Adeel [56:39]: Well, that's great. Gotcha. No, it's great that helps. mean, when you are together, at least that it's not going to overblow your nervous system. Kind of like anticipating that the next trigger.
Beverly [56:39]: But I don't spend a lot of time with them. We all live in different areas. Yeah, I just, did just, I did go back and all five of us girls were together a couple of weeks ago. We actually were at a dinner and all was fine. Yeah.
Adeel [57:04]: Mm-hmm. Hmm. Very good. Very good. Yeah, I know this is is this has been great. Bev and yeah, like I said, anything else, anything else you want to want to share with listeners? I know a lot of people will be yeah, we'll be getting a lot out of this and I'm sure we'll.
Beverly [57:25]: Yeah, I mean, I would, I would love for listeners to experiment with the Feldenkrais method, whether it's with the posture app or, you know, other places, but I would say that in with the posture lessons where we've, we have lessons between five and 30 minutes, most of the lessons are between five and 30 minutes. So we've tried to make it so that people can make it a daily. ritual to help reset their nervous systems. We even have a 21 day nervous system reset to, you know, for somebody to try it and see if this might be one of the modalities that works for them. And there's, there's no videos. You don't look at anybody. You just listen and they're all very well sound engineered. So they're quiet. And also Moshe Feldenkrais, he built these lessons like in the 1940s and 1950s. And the word neuroplasticity didn't even exist until the 1990s. And he said he was after flexible brains, not flexible bodies. So he understood it was about brain rewiring. And what is
Adeel [58:30]: Hmm.
Beverly [58:46]: important is how much the brain craves novelty. So when I do lessons over and over and over, you start to tune out and you're not really rewiring the brain because you start to, you know what's coming. So right now we have over 350 lessons in the app. and we should have 500 by the end of the year. So we're going to keep creating new lessons so that people can have that novelty for the neuroplasticity so that you can get that brain rewiring and through those new rewiring, you then have choice and you can start to make better or different decisions than you've habitually had. So I would love for people to try it and see if it might be a modality that may help them.
Adeel [59:39]: Yeah, fantastic. I'm going to have links to all this in the show notes. Yeah, I've been I had to while you're talking at Google film in Christ just to see how I was spelled. And at first I thought you were something to do with Christ. And I was like, hmm.
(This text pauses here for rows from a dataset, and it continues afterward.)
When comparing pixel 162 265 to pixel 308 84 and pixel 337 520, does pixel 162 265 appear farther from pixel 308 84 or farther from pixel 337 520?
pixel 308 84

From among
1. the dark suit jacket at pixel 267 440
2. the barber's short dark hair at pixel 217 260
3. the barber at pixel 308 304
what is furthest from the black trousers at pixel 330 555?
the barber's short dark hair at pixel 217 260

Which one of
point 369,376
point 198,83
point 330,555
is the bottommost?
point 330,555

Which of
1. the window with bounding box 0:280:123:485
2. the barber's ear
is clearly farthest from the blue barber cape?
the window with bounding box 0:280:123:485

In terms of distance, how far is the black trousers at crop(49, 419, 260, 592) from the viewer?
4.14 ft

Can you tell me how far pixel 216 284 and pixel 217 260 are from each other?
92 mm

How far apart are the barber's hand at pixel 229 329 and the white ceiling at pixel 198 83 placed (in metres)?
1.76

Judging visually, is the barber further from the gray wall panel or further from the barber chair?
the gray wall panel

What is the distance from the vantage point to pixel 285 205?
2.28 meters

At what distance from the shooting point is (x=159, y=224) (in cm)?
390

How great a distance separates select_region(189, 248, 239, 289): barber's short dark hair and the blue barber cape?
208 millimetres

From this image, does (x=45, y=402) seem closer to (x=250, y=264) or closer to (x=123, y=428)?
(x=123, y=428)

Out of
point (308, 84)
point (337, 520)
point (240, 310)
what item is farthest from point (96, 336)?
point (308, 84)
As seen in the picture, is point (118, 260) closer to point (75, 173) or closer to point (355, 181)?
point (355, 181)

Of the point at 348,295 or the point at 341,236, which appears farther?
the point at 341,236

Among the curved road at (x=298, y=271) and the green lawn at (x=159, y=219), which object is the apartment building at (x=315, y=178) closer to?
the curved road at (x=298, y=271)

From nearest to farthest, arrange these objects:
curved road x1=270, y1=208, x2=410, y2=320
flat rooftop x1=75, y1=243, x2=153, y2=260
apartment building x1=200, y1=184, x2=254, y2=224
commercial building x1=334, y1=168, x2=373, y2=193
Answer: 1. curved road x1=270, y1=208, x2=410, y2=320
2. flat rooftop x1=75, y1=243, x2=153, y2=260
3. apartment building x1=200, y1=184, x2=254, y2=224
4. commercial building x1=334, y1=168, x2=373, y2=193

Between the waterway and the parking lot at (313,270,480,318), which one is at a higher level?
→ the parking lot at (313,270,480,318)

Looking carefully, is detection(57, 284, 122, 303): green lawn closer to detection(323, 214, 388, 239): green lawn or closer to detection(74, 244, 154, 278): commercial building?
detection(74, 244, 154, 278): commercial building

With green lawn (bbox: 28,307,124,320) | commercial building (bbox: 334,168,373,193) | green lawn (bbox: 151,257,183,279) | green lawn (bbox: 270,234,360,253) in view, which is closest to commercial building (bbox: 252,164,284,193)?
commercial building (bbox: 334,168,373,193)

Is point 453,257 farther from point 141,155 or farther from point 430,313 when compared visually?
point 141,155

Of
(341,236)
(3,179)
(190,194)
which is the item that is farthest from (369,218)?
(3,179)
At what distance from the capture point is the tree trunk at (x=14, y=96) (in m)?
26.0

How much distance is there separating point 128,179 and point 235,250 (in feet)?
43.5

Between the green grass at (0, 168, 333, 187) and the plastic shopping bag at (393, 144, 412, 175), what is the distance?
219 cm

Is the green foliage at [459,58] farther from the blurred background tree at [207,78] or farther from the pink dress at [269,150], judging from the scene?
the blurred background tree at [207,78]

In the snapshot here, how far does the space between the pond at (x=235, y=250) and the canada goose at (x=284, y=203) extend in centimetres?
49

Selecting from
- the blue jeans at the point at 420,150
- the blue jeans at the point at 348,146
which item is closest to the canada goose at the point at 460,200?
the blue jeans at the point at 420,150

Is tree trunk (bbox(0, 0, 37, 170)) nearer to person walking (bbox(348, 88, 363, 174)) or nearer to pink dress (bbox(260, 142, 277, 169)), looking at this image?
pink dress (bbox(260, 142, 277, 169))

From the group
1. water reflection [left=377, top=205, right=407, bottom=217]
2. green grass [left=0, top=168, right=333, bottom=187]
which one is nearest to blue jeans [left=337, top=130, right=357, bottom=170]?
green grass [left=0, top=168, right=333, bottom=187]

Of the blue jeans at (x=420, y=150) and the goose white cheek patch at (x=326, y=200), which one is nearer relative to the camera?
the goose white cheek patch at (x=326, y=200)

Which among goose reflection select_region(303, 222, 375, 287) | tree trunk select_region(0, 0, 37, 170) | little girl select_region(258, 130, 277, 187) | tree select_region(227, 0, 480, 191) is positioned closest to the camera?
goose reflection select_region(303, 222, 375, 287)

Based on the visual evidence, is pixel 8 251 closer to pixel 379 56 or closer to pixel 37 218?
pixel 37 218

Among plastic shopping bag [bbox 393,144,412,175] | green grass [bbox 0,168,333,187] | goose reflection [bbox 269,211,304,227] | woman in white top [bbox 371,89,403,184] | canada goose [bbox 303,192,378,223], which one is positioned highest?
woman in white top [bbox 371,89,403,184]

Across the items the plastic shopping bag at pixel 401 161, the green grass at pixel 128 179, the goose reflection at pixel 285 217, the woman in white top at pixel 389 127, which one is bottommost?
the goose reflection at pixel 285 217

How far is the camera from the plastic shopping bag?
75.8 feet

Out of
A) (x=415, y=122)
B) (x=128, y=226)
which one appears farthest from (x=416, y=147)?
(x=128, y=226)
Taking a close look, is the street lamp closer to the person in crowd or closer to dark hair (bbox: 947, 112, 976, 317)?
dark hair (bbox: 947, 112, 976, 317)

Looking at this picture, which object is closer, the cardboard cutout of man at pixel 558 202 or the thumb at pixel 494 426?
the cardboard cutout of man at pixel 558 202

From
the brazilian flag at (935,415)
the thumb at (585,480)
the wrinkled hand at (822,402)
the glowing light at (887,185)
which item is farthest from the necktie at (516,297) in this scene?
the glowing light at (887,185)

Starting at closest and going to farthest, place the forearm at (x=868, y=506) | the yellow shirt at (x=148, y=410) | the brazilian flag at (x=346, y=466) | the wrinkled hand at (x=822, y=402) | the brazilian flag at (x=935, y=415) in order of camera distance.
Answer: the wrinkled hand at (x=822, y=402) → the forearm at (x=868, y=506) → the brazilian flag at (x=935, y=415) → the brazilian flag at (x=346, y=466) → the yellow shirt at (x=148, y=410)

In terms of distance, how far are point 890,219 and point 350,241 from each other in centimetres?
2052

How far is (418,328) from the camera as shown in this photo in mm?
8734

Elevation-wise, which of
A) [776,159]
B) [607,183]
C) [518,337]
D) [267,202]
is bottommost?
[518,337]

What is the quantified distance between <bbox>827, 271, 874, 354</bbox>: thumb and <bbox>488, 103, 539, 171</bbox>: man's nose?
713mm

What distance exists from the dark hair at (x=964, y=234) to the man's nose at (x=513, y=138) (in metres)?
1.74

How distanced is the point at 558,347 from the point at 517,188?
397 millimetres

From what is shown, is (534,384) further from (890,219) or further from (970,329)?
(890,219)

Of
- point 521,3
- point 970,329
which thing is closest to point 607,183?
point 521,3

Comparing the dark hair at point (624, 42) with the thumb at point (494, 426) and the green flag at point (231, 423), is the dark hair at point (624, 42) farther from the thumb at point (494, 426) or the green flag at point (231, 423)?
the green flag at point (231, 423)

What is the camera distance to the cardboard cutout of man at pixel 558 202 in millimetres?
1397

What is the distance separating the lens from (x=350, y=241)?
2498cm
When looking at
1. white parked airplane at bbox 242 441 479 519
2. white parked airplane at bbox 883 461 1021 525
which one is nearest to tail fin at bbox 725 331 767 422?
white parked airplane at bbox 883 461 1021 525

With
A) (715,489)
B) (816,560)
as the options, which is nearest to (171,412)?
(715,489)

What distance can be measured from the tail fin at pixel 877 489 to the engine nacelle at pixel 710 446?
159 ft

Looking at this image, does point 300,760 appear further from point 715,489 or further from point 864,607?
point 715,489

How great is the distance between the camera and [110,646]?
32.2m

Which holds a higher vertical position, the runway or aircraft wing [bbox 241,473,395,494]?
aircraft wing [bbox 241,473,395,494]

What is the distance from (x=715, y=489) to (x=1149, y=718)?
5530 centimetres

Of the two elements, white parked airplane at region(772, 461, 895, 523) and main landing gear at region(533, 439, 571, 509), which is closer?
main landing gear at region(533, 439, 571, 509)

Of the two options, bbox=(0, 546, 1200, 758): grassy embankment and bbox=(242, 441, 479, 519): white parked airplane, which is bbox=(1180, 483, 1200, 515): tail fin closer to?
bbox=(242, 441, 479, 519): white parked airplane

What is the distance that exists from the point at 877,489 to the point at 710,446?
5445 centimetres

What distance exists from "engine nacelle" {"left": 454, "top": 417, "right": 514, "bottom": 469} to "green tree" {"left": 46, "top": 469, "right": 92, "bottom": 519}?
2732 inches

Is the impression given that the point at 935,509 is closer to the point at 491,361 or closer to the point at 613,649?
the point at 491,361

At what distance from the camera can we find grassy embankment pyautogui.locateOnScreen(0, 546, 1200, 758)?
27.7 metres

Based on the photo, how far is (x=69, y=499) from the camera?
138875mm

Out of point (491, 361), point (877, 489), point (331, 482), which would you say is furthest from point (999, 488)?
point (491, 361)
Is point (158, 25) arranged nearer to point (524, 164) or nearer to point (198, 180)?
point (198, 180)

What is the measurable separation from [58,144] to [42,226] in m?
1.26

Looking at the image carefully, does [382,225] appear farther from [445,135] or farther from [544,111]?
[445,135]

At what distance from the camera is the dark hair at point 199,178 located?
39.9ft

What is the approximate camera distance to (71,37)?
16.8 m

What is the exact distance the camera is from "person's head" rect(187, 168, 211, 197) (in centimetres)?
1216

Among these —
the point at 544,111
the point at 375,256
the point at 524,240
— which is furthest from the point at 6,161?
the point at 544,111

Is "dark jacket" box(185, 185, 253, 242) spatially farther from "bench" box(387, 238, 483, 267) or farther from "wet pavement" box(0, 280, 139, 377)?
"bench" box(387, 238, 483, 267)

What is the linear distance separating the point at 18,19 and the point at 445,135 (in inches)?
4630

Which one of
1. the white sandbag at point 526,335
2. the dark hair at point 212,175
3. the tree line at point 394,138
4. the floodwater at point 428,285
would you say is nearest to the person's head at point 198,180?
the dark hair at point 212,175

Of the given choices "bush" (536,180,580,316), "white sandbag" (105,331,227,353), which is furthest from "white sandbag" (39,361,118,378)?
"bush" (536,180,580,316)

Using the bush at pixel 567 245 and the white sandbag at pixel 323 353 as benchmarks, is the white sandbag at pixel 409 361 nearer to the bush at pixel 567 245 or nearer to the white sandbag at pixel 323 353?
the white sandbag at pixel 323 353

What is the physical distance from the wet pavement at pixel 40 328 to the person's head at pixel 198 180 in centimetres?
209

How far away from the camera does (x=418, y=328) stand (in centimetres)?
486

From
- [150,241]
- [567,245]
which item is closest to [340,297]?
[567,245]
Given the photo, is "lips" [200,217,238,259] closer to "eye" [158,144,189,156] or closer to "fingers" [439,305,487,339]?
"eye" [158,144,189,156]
Beverly [59:49]: Yeah, I mean, that's the, I definitely, see that's issue and that I want to give Moshe Feldenkrais all the credit he deserves, but we have buried the word Feldenkrais from the posture app because I know the name, it's difficult to market. So I 100 % want to give him the credit, but I also want to make this more mainstream so that more people will try it. So even the posture app, we rarely reference Feldenkrais. We've buried it a little bit, but we've worked with the Feldenkrais Guild to make sure that legally we're giving him the credit he is due for sure. But yeah, the name is tricky.
Adeel [1:00]: Mm-hmm.
Beverly [1:00]: Yeah, and posture is not the easiest name either, I realize, but it, I'm hoping, yeah. You take it, yeah.
Adeel [1:00]: You get the idea, you get the pun and it works. Cool, well awesome, yeah, I know I'll have links. I'm looking at the App Store page right now. It looks great. yeah, best of luck with that. And yeah, thanks for coming on, Beth.
Beverly [1:01]: Thank you, I really enjoyed chatting with you and I'm really grateful that you are doing such a great service to the Misophonia community because we need it. So thank you so much.
Adeel [1:01]: I appreciate it. And cut.